— start of GIVEN DATA —

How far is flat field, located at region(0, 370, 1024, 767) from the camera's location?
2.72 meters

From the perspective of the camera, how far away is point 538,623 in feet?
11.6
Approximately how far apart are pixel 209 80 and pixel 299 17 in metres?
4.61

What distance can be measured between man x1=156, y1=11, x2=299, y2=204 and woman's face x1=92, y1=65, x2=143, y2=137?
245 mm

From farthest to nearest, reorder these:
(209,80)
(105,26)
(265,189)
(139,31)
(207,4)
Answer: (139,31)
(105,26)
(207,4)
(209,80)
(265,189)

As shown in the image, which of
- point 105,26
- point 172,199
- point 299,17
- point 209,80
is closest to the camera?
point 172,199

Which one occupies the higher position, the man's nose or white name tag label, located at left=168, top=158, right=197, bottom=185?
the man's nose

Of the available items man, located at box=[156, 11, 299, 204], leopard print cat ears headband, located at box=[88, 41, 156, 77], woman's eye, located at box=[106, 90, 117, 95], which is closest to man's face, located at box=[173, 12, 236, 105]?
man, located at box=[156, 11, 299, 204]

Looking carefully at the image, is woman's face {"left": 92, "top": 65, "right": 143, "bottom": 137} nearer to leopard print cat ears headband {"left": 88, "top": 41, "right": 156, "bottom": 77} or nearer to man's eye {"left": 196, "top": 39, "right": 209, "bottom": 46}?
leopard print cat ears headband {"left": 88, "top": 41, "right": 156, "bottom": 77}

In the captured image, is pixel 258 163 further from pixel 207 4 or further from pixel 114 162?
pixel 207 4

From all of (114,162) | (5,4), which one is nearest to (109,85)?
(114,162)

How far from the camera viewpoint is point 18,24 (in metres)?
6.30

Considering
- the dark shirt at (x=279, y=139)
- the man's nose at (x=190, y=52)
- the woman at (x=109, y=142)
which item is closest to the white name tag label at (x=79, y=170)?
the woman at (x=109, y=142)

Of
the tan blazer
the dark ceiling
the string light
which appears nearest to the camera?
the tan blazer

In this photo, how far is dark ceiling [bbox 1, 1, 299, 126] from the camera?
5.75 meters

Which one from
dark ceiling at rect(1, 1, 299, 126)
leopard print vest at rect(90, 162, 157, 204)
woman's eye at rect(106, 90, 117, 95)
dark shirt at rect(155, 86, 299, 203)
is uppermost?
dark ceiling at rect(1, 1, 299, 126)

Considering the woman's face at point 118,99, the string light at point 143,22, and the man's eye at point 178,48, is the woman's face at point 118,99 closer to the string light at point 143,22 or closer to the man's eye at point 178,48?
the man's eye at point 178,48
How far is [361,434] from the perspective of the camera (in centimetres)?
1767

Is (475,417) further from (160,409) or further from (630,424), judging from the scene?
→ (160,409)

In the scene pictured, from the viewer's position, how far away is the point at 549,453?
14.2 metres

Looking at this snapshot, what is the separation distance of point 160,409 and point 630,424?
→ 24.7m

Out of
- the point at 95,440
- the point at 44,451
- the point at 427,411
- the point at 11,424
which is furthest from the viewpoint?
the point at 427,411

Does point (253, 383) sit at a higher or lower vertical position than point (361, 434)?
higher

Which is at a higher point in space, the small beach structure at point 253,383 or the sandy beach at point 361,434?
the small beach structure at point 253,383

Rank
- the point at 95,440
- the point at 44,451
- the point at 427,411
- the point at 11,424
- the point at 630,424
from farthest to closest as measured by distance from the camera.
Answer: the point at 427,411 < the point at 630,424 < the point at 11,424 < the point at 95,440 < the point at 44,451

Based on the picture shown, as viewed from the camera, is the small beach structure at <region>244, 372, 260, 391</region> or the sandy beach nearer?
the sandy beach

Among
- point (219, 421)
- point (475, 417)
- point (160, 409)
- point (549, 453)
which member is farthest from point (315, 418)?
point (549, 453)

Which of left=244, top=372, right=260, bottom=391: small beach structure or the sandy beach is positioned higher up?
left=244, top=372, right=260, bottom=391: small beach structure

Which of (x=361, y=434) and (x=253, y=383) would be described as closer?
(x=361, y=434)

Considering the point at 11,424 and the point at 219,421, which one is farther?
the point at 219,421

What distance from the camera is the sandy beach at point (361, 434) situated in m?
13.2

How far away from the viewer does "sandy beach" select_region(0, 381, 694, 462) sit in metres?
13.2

— end of GIVEN DATA —

SET EXERCISE >> Copy out the entries from the line containing "Based on the" down through the last entry, changing "farthest" to "most distant" and leaving everything else as it is.

RESPONSE FOR THIS EXERCISE >>
Based on the picture shown, as viewed from the camera, is the small beach structure at <region>244, 372, 260, 391</region> or the sandy beach nearer?
the sandy beach

Among
- point (219, 421)
- point (475, 417)
- point (160, 409)
- point (549, 453)
which member is most distant from point (315, 418)?
point (549, 453)

Which of left=244, top=372, right=260, bottom=391: small beach structure or the sandy beach is positioned higher up?
left=244, top=372, right=260, bottom=391: small beach structure

Which of (x=361, y=434) and (x=253, y=383) would be described as closer?
(x=361, y=434)

Considering the point at 11,424 and the point at 219,421, which one is farther?
the point at 219,421

What distance from the camera is the sandy beach at point (361, 434) situated in m?
13.2

How far away from the viewer does "sandy beach" select_region(0, 381, 694, 462) sit in metres?
13.2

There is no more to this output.